Most blogging systems offer a way to create user-defined groupings of content called taxanomies. While I like the feature, I do not want them showing in search engines.
2017-09-10: After migrating to use GitLab CI for building and publishing, I now use XMLStarlet in GitLab CI to achieve the same outcome.
When I was using WordPress, it was easy to find a plugin that can omit taxanomies from appearing in sitemap. With Hugo, I could not find a way to disable these from showing up on search engines. I also found that in some cases, the taxanomy links were ranked higher than the actual content page. Since my posts and pages are already indexed, there is no value in having taxanomies indexed so I had to remove them. One of the ways is by adding a post-build step.
My batch file for generating public
output folder on Hugo was:
rd /s /q public
md public
hugo.exe
The above cleans the output folder, recreates and finally publishes into it. You may not like the idea of deleting and recreating the public folder. The first two lines are optional.
I coded a simple Powershell script that cleanses the sitemap.xml
file of taxanomies.
[xml]$xml = Get-Content public\sitemap.xml
$ns = New-Object System.Xml.XmlNamespaceManager($xml.NameTable)
$ns.AddNamespace("ns", $xml.DocumentElement.NamespaceURI)
$xpathSelectCriterion = "//ns:url[contains(ns:loc, '/categories/') or contains(ns:loc, '/tags/')]"

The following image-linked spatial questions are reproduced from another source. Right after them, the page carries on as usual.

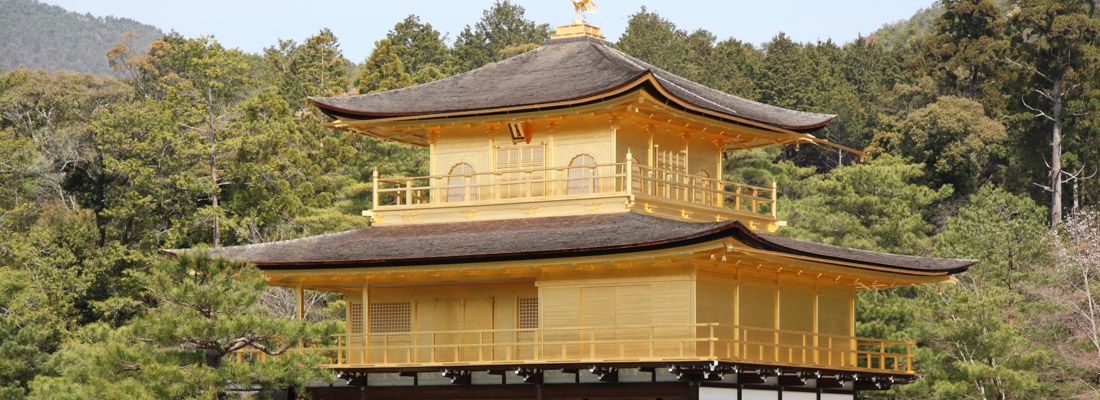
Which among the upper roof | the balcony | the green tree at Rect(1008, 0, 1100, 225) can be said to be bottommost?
the balcony

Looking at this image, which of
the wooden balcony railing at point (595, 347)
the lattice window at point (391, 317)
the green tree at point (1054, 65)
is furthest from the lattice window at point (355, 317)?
the green tree at point (1054, 65)

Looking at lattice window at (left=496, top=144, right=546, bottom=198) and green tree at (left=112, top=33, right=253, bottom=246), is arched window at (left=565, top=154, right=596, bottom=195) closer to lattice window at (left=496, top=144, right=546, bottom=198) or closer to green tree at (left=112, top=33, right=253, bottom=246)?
lattice window at (left=496, top=144, right=546, bottom=198)

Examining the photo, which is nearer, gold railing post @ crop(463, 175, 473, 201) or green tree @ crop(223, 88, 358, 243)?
gold railing post @ crop(463, 175, 473, 201)

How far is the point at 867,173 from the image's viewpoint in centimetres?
5834

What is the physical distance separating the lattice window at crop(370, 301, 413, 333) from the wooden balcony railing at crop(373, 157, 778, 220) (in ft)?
6.68

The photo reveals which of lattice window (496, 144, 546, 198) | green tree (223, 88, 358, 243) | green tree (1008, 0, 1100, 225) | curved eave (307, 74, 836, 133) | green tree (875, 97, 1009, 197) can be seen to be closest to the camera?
curved eave (307, 74, 836, 133)

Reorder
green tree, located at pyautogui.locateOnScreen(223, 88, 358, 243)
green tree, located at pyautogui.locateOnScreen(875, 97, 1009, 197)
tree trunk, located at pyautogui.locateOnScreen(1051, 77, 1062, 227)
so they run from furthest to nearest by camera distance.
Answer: green tree, located at pyautogui.locateOnScreen(875, 97, 1009, 197) < tree trunk, located at pyautogui.locateOnScreen(1051, 77, 1062, 227) < green tree, located at pyautogui.locateOnScreen(223, 88, 358, 243)

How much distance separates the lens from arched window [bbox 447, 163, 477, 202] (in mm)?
37250

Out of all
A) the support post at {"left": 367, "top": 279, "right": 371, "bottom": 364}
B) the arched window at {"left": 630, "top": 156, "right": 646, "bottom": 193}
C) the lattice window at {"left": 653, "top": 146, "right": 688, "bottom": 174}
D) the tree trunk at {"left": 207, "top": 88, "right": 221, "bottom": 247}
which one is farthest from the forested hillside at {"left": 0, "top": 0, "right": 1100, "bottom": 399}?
the lattice window at {"left": 653, "top": 146, "right": 688, "bottom": 174}

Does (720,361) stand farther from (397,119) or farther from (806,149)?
(806,149)

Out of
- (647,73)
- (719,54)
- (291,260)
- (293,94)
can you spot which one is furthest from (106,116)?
(719,54)

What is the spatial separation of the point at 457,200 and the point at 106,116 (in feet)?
80.3

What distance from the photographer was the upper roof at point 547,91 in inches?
1411

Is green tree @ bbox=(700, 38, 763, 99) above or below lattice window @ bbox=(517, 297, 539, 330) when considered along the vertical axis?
above
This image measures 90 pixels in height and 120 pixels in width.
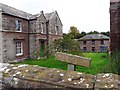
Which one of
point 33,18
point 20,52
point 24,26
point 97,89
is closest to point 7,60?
point 20,52

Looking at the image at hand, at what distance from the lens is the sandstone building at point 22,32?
20.9 meters

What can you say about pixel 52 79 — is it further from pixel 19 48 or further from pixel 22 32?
pixel 22 32

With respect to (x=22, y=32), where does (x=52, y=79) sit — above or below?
below

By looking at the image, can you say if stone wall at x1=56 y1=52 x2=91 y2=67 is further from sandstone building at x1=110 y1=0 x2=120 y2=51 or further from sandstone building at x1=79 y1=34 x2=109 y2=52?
sandstone building at x1=79 y1=34 x2=109 y2=52

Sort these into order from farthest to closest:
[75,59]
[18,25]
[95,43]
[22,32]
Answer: [95,43]
[22,32]
[18,25]
[75,59]

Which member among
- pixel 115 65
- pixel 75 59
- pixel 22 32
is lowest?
pixel 115 65

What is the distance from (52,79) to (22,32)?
23.2 meters

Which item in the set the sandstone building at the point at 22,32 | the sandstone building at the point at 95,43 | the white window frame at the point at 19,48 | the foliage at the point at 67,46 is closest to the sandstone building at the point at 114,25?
the foliage at the point at 67,46

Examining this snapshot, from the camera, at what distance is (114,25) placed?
47.2 ft

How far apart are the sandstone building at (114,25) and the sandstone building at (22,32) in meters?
12.8

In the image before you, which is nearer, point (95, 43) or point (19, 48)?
point (19, 48)

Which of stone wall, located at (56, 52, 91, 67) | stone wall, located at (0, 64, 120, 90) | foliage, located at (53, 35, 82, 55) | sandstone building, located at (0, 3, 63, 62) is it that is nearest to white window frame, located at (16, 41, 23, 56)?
sandstone building, located at (0, 3, 63, 62)

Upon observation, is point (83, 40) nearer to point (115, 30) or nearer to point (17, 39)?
point (17, 39)

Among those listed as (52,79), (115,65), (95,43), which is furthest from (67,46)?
(95,43)
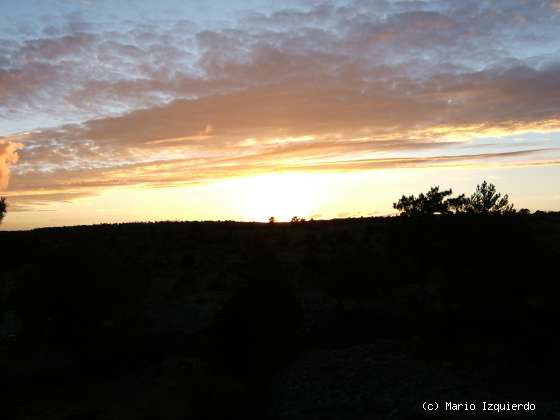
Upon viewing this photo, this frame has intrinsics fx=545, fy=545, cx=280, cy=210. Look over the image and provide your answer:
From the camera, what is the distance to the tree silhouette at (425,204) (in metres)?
37.7

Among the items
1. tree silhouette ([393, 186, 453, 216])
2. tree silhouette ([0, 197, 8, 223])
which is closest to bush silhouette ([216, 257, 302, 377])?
tree silhouette ([393, 186, 453, 216])

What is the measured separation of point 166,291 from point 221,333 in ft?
64.3

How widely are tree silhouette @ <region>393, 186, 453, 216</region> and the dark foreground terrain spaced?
2.33 metres

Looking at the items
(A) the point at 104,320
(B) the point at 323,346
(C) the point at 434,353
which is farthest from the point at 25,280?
(C) the point at 434,353

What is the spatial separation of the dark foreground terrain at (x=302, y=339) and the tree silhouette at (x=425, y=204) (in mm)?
2328

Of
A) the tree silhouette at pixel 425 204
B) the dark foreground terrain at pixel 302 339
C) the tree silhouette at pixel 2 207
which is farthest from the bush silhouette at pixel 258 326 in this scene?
the tree silhouette at pixel 2 207

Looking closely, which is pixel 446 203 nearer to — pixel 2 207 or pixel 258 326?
pixel 258 326

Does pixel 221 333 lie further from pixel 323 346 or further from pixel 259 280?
pixel 323 346

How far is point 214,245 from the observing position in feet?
207

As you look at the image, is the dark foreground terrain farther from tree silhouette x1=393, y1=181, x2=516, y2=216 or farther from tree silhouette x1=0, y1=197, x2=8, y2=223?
tree silhouette x1=0, y1=197, x2=8, y2=223

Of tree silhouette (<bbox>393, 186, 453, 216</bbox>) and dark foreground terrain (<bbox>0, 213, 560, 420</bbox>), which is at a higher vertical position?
tree silhouette (<bbox>393, 186, 453, 216</bbox>)

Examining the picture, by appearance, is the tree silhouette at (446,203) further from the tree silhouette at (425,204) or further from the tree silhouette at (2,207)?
the tree silhouette at (2,207)

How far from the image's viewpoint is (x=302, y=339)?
1001 inches

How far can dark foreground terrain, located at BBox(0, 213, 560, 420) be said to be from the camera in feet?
61.3
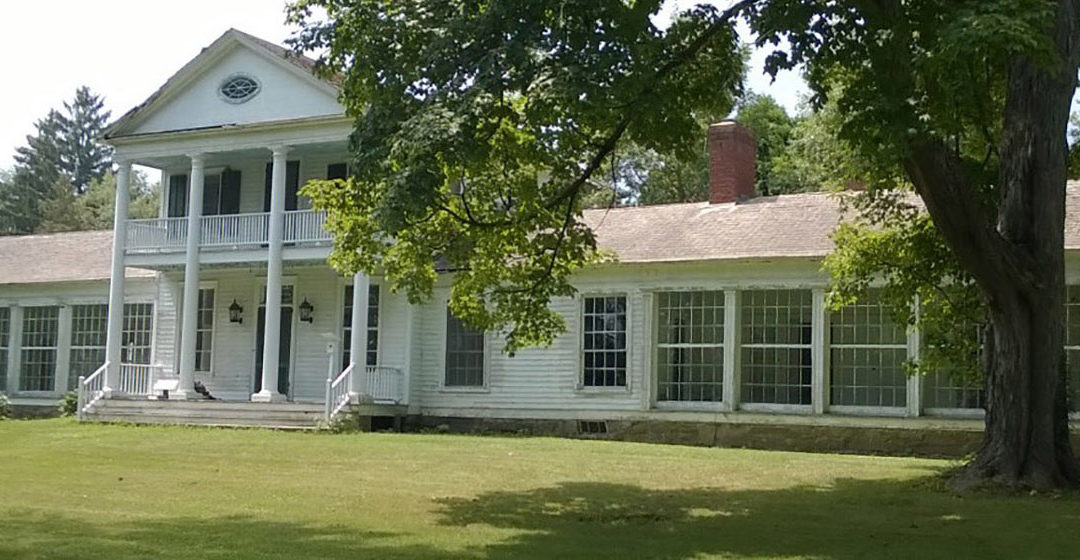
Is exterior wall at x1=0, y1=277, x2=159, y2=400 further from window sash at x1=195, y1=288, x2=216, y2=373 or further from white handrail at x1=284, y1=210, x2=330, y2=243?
white handrail at x1=284, y1=210, x2=330, y2=243

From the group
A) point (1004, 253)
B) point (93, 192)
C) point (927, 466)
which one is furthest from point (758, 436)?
point (93, 192)

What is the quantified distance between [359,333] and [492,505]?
38.4 ft

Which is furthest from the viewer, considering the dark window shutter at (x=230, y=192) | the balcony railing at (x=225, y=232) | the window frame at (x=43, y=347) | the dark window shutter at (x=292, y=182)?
the window frame at (x=43, y=347)

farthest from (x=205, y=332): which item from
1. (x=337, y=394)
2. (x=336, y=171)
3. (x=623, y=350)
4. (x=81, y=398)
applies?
(x=623, y=350)

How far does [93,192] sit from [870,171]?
238 feet

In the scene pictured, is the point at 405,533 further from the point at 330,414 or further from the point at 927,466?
the point at 330,414

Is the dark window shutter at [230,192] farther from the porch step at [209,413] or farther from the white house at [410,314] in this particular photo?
the porch step at [209,413]

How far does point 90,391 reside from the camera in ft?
84.2

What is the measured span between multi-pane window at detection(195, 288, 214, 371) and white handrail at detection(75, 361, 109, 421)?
2115mm

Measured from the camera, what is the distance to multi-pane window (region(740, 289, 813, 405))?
21.1m

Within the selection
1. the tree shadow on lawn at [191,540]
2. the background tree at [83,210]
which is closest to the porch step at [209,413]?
the tree shadow on lawn at [191,540]

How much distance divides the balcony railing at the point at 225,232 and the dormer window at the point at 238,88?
8.07 feet

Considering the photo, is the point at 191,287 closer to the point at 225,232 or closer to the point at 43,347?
the point at 225,232

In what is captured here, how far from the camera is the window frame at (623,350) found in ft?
74.1
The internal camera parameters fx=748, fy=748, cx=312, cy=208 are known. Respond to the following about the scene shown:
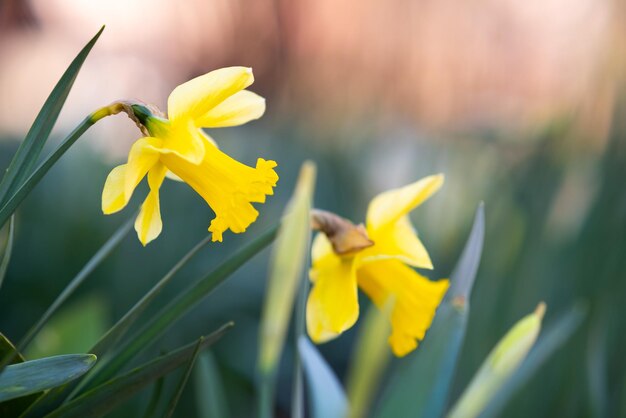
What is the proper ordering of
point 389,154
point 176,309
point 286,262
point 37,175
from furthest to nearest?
point 389,154 → point 286,262 → point 176,309 → point 37,175

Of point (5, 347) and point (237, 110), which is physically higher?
point (237, 110)

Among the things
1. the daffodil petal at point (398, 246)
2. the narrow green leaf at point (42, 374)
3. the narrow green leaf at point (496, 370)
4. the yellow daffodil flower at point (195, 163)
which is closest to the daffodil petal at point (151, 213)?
the yellow daffodil flower at point (195, 163)

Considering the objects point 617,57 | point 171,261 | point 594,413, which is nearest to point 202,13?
point 171,261

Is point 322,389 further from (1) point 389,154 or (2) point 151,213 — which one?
(1) point 389,154

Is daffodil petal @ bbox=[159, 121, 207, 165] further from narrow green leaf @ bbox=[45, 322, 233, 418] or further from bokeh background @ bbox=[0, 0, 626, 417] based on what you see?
bokeh background @ bbox=[0, 0, 626, 417]

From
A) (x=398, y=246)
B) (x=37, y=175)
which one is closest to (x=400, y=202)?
(x=398, y=246)

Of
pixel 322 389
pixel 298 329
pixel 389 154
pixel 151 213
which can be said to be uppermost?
pixel 151 213

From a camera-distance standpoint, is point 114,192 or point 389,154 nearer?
point 114,192
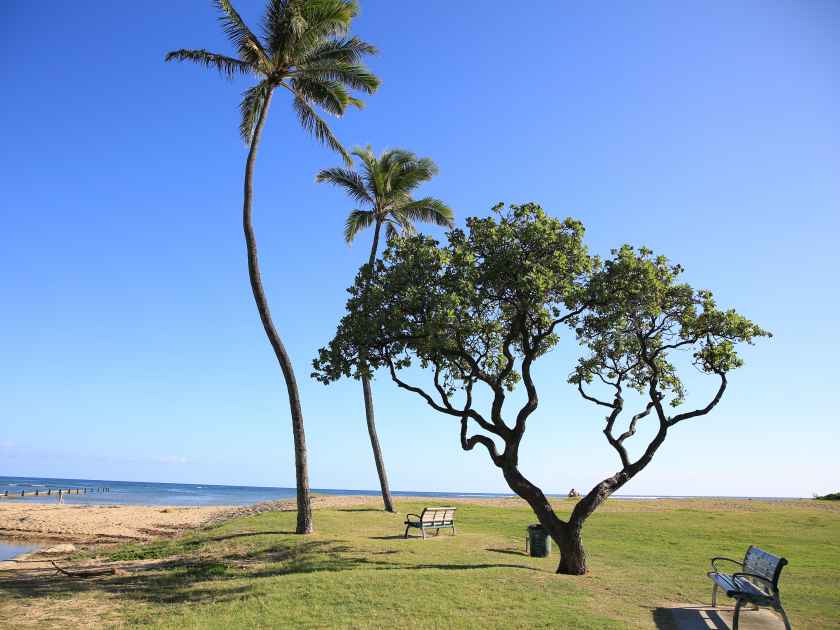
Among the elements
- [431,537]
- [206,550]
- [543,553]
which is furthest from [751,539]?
[206,550]

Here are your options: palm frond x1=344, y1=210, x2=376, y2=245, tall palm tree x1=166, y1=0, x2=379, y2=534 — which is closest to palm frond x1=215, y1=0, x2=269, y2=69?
tall palm tree x1=166, y1=0, x2=379, y2=534

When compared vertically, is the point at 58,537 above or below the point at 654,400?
below

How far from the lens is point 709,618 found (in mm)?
8867

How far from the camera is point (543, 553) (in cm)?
1518

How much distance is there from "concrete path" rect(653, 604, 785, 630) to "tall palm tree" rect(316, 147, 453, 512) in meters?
19.1

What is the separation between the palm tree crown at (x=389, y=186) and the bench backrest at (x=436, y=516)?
13.7 metres

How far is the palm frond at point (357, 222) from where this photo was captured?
2861 centimetres

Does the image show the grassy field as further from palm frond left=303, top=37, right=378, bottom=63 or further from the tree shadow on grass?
palm frond left=303, top=37, right=378, bottom=63

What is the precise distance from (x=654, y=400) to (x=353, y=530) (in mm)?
11459

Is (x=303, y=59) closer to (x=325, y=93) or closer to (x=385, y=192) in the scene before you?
(x=325, y=93)

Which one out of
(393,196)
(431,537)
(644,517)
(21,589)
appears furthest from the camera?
(393,196)

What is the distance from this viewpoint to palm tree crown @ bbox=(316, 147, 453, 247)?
91.1 feet

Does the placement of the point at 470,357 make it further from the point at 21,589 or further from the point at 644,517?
the point at 644,517

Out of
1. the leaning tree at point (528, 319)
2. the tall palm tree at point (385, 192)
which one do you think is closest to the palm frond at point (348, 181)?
the tall palm tree at point (385, 192)
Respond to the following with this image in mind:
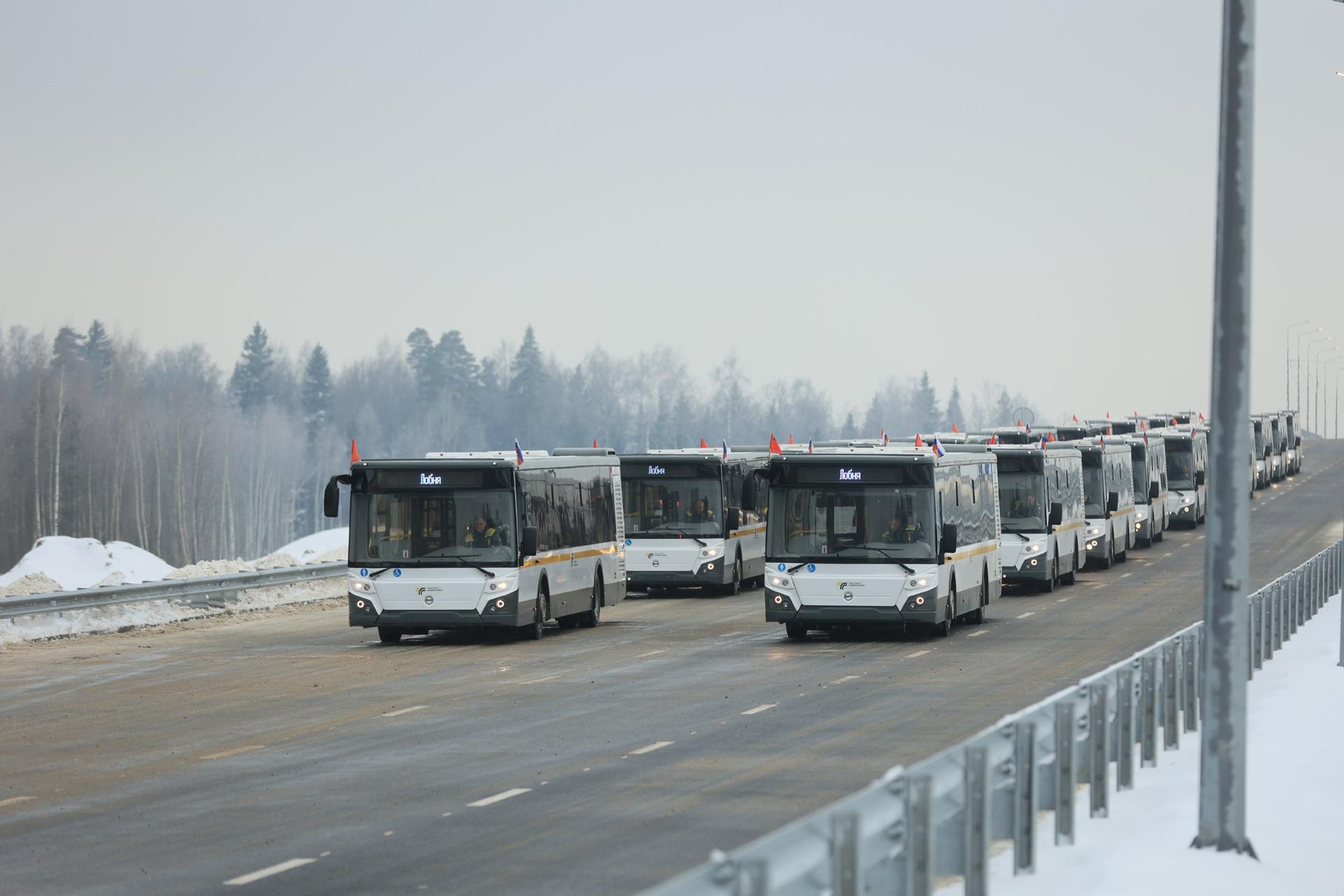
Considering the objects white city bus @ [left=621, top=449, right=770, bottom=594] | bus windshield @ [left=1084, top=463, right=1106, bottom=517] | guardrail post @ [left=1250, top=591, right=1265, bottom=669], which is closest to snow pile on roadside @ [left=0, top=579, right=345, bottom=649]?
white city bus @ [left=621, top=449, right=770, bottom=594]

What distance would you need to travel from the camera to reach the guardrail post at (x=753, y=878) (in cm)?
688

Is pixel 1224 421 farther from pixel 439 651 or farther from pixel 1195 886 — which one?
pixel 439 651

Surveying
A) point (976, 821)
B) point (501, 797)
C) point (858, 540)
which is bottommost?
point (501, 797)

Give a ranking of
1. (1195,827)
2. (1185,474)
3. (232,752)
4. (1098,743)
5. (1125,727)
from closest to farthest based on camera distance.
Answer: (1195,827), (1098,743), (1125,727), (232,752), (1185,474)

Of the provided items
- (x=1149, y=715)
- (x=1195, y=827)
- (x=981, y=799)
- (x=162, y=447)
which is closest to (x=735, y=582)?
(x=1149, y=715)

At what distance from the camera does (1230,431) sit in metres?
12.0

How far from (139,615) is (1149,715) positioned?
2467 cm

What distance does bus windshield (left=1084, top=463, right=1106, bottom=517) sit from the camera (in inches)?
2036

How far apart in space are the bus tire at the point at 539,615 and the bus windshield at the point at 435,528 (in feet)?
4.98

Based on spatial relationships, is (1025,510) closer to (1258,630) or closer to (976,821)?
(1258,630)

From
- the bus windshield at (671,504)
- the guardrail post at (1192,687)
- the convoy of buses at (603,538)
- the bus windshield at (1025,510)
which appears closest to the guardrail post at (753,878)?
the guardrail post at (1192,687)

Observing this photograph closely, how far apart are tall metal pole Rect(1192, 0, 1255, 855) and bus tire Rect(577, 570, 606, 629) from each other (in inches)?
954

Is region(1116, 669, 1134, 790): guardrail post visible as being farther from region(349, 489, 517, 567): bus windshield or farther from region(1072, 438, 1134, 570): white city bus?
region(1072, 438, 1134, 570): white city bus

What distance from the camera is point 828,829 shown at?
7.96 metres
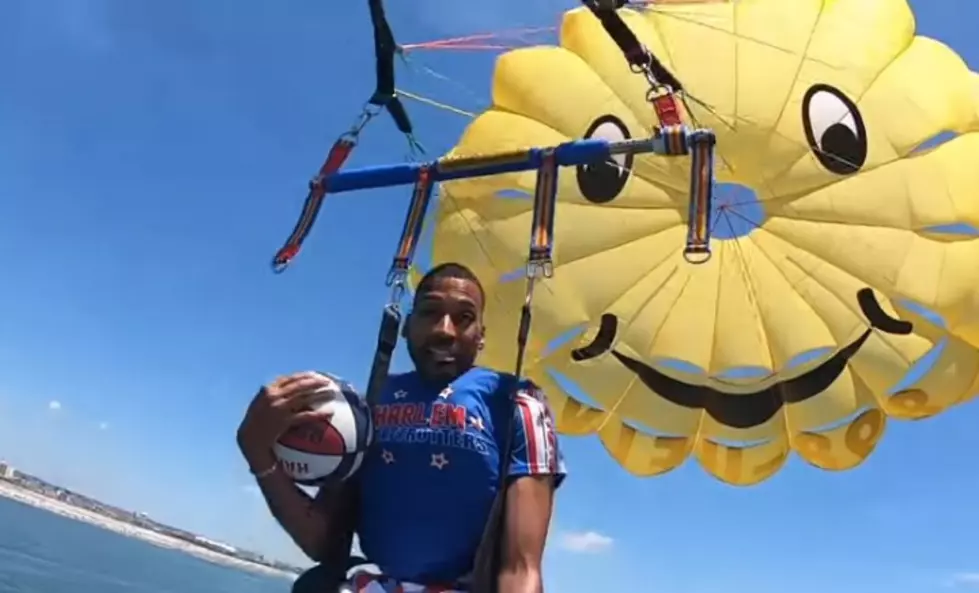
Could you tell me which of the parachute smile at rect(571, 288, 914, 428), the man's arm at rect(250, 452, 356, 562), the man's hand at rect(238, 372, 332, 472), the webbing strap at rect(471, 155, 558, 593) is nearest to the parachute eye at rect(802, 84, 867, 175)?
the parachute smile at rect(571, 288, 914, 428)

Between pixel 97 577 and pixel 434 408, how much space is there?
212 ft

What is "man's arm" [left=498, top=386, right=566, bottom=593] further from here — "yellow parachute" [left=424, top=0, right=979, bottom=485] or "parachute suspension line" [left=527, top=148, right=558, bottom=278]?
"yellow parachute" [left=424, top=0, right=979, bottom=485]

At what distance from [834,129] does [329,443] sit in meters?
5.13

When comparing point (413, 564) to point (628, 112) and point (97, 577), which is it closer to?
point (628, 112)

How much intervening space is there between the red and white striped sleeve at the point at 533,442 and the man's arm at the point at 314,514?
1.63 ft

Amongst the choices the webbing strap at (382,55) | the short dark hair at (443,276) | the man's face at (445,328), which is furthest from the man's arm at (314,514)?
the webbing strap at (382,55)

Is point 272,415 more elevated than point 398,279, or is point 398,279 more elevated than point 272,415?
point 398,279

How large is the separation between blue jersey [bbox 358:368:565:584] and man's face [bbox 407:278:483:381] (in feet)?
0.19

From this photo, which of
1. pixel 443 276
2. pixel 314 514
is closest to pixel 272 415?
pixel 314 514

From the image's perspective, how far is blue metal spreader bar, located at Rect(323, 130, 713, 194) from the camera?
139 inches

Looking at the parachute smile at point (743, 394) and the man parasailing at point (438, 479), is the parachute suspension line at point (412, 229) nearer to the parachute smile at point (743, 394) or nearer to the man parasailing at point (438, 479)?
the man parasailing at point (438, 479)

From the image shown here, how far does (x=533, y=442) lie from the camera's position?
8.57ft

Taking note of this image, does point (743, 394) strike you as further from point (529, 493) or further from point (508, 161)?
point (529, 493)

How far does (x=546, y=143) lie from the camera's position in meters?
6.76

$node = $xml.SelectSingleNode($xpathSelectCriterion, $ns)
while ($node -ne $null) {
$node.ParentNode.RemoveChild($node)
$node = $xml.SelectSingleNode($xpathSelectCriterion, $ns)
}
$xml.save("public\sitemap.xml")
Then added a line at the end of my batch file to call the script above:
rd /s /q public
md public
hugo.exe
powershell -noexit "& "".\clean-sitemap.ps1"""
I tried and found Windows batch commands too cumbersome. In the end I needed to achieve the results required using the shortest possible time and using an interpreted language so that I do not have to upload binary files into source control.
You need to tell search bots that crawling categories
and tags
taxanomies are disallowed.
User-agent: *
Disallow: /categories/
Disallow: /tags/
Sitemap: https://www.leowkahman.com/sitemap.xml
Remember to point the Sitemap
line to your sitemap.xml
.
I had to wait a few days for Google to recrawl and purge the taxanomies. To verify that Google has removed the taxanomies from search result, search for site:www.leowkahman.com
. They should disappear. You need to replace the domain with yours of course.